** TASK PROMPT **
Search the records below for the string "structure" and report only the number of lines that contain it.
Start of DATA EXTRACTS
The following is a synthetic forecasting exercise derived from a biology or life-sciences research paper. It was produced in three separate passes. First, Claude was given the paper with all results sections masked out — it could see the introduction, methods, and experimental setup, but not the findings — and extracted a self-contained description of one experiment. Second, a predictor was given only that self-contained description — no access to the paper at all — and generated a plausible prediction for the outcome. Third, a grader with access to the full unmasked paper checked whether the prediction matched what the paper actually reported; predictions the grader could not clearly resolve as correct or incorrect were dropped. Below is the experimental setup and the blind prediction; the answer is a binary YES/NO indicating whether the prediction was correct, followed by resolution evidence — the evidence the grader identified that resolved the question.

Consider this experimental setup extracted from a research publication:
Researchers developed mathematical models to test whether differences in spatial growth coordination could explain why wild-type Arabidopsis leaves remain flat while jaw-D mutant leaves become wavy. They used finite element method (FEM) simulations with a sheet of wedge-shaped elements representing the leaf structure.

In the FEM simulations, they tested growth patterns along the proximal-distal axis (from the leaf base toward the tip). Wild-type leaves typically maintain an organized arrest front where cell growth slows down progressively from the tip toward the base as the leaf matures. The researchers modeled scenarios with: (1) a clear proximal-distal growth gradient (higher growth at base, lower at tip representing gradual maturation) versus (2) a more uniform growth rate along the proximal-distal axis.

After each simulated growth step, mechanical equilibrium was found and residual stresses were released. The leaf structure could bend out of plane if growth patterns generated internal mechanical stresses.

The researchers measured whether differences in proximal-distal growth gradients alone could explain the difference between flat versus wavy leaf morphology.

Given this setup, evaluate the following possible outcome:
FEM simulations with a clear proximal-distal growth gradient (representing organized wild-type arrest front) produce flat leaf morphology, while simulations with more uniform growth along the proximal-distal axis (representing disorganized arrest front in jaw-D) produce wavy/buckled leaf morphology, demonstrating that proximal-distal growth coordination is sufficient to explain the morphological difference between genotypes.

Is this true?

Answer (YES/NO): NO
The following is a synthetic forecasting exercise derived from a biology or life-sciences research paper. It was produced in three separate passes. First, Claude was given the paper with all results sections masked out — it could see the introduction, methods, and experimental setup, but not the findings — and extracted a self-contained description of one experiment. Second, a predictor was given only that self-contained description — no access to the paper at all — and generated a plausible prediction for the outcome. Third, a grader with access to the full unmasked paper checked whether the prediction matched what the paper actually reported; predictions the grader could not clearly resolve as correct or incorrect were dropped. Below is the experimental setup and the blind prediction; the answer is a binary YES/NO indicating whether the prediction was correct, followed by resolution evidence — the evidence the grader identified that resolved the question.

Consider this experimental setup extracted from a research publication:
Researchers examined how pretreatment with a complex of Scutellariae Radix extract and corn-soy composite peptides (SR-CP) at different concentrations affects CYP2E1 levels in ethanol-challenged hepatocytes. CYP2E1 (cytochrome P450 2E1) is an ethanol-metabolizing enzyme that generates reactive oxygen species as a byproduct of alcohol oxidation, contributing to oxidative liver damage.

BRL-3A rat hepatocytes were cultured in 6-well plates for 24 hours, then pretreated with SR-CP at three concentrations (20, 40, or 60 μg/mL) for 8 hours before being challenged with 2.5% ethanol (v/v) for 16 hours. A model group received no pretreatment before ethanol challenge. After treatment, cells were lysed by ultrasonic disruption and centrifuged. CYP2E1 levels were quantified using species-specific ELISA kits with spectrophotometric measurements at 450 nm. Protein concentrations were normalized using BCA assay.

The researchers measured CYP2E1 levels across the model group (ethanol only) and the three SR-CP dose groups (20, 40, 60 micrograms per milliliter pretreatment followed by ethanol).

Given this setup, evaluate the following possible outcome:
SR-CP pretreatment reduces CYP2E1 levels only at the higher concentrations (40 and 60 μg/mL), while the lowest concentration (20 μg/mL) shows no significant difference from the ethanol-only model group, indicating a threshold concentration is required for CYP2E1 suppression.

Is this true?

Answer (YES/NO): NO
End of DATA EXTRACTS
** RESULT OF THE EXERCISE **
2